- _Excerpted passage_

· · · ·

- Date: 26 November–6 December 2021
- Location: Namibia

Teams
- Namibia: Oman / United Arab Emirates

Captains
- JJ Smit: Zeeshan Maqsood / Ahmed Raza

Most runs
- JJ Smit (150): Ayaan Khan (92) / n/a

Most wickets
- JJ Smit (7) Ruben Trumpelmann (7): Zeeshan Maqsood (6) / n/a

= 2021 Namibia Tri-Nation Series =

Cricket tournament

The 2021 Namibia Tri-Nation Series was the 8th round of the 2019–2023 ICC Cricket World Cup League 2 cricket tournament that took place in Namibia in November and December 2021. It was a tri-nation series between Namibia, Oman and the United Arab Emirates cricket teams, with the matches played as One Day International (ODI) fixtures. The ICC Cricket World Cup League 2 formed part of the qualification pathway to the 2023 Cricket World Cup. Two matches that were postponed during the 4th round in January 2020 were added to the schedule of this series. JJ Smit was named as Namibia's captain for the series, after regular captain Gerhard Erasmus was ruled out after breaking a finger during the 2021 ICC Men's T20 World Cup.

· · · ·

- _Data under study_
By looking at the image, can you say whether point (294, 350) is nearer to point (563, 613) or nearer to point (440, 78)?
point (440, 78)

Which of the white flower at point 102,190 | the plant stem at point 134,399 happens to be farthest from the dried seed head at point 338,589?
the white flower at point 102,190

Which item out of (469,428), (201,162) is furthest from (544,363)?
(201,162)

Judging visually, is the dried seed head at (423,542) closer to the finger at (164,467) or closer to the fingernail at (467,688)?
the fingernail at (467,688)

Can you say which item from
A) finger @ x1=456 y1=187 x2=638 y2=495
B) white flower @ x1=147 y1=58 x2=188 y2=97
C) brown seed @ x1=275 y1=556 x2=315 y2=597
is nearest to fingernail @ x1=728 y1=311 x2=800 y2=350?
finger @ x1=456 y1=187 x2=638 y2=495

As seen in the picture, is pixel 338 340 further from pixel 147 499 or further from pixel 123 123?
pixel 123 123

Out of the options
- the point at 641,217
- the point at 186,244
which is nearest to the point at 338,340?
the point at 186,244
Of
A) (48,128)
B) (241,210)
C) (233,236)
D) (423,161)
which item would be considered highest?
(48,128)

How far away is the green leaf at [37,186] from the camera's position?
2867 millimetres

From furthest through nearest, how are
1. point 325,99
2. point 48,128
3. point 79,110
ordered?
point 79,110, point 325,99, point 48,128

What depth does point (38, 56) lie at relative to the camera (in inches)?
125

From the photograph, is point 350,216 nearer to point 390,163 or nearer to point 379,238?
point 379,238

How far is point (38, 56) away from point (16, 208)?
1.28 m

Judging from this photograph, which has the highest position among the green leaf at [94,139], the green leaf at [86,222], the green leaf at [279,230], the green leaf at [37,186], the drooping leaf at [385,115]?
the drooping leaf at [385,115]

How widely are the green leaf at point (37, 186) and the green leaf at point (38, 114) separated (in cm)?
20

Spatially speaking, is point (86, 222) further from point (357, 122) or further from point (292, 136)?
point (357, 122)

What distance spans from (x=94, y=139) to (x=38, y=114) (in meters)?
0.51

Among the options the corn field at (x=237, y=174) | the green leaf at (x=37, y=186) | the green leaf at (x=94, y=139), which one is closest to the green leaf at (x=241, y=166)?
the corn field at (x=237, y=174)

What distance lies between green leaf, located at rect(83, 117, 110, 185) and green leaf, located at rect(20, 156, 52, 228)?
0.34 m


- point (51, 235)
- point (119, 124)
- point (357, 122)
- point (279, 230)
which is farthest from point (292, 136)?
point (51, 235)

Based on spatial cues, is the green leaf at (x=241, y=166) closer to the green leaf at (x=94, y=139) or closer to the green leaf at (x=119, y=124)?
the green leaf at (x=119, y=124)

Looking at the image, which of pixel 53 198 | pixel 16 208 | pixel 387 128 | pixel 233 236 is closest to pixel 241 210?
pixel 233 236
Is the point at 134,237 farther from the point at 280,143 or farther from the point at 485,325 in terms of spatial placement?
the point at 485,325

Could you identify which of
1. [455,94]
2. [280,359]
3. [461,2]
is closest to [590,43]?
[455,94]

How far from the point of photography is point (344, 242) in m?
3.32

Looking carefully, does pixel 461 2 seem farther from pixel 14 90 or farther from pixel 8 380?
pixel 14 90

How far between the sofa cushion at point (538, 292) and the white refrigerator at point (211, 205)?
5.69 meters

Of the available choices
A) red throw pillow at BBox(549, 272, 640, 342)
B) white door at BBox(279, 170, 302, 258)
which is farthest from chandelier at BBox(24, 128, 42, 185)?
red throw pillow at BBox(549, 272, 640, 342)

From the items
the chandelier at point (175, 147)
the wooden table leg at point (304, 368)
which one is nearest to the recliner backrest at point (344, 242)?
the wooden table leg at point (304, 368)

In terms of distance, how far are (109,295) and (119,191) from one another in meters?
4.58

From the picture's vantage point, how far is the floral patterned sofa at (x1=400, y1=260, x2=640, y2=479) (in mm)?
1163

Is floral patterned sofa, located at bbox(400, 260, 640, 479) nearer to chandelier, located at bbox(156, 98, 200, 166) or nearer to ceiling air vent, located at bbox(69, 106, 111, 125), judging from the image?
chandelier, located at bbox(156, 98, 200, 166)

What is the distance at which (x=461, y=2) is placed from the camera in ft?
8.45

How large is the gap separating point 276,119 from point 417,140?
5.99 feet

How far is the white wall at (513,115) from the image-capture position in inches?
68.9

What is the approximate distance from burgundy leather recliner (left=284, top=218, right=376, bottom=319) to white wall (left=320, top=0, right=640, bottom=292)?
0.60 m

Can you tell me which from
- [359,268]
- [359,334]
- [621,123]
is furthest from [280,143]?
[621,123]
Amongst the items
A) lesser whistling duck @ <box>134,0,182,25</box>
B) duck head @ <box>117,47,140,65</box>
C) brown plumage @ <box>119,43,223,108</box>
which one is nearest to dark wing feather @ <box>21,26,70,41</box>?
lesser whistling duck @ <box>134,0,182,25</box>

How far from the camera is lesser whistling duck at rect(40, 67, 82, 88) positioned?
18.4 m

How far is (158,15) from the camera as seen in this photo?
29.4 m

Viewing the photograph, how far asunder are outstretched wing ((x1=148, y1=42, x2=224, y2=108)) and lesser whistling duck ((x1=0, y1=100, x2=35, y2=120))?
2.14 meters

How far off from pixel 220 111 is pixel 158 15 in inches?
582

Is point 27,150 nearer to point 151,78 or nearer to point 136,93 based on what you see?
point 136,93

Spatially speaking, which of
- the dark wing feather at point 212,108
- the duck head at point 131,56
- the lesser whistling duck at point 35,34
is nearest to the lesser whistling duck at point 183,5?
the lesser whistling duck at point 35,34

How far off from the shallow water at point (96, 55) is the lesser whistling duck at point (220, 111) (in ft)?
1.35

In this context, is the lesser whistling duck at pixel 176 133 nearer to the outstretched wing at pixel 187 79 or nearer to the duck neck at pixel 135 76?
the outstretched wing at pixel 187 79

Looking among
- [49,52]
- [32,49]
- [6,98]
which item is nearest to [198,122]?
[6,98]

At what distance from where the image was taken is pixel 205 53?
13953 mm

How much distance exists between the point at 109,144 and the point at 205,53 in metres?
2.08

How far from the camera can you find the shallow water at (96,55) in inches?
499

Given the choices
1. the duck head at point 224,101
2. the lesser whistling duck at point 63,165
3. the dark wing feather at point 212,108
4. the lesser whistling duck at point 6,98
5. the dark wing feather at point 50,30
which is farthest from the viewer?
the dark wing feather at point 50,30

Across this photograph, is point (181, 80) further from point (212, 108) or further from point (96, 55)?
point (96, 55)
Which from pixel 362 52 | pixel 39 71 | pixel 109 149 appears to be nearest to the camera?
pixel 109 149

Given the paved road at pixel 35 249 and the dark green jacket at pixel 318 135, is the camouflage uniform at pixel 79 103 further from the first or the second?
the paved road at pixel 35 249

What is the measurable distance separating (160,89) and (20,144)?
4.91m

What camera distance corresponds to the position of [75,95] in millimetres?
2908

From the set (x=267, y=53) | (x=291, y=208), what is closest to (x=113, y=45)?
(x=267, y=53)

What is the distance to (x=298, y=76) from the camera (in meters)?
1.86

· · · ·

- _Set of tasks_
A – Using the article on the 2021 Namibia Tri-Nation Series, decide whether each statement agrees with it. Answer yes or no for each, and quote the deciding words. (i) The series was the eighth round of the 2019–2023 ICC Cricket World Cup League 2. (ii) The matches in the series were played as Twenty20 fixtures. (iii) Gerhard Erasmus missed the series because he broke a finger.
B – Carry on the article on the 2021 Namibia Tri-Nation Series from the point where it stops.
The entries have no connection to the 2021 Namibia Tri-Nation Series article.

- _Per-task answers_
A –
(i) Yes: "was the 8th round of the 2019–2023 ICC Cricket World Cup League 2"
(ii) No: "with the matches played as One Day International (ODI) fixtures"
(iii) Yes: "regular captain Gerhard Erasmus was ruled out after breaking a finger during the 2021 ICC Men's T20 World Cup"

B –
Namibia and Oman played each other in the opening two fixtures, with each team winning one match. However, just prior to the start of the series, a new variant of the COVID-19 virus was discovered in southern Africa, resulting in the remaining fixtures being called off.

==Squads==

| Namibia | Oman | United Arab Emirates |
|---|---|---|
| JJ Smit (c); Stephan Baard; Karl Birkenstock; Jan Frylinck; Zane Green (wk); Jan Nicol Loftie-Eaton; Mauritius Ngupita; Michiel du Preez (wk); Bernard Scholtz; Ben Shikongo; Ruben Trumpelmann; Michael van Lingen; Craig Williams; Pikky Ya France; | Zeeshan Maqsood (c); Khawar Ali; Fayyaz Butt; Nestor Dhamba; Sandeep Goud; Aqib Ilyas; Kaleemullah; Ayaan Khan; Bilal Khan; Naseem Khushi; Suraj Kumar; Mohammad Nadeem; Kashyap Prajapati; Jatinder Singh; | Ahmed Raza (c); Vriitya Aravind; Mohammad Boota; Kashif Daud; Basil Hameed; Zahoor Khan; Karthik Meiyappan; Rohan Mustafa; Akif Raja; Chundangapoyil Rizwan; Junaid Siddique; Chirag Suri; Muhammad Usman; Muhammad Waseem; |

Tangeni Lungameni and Shaun Fouché were also named as reserves in Namibia's squad.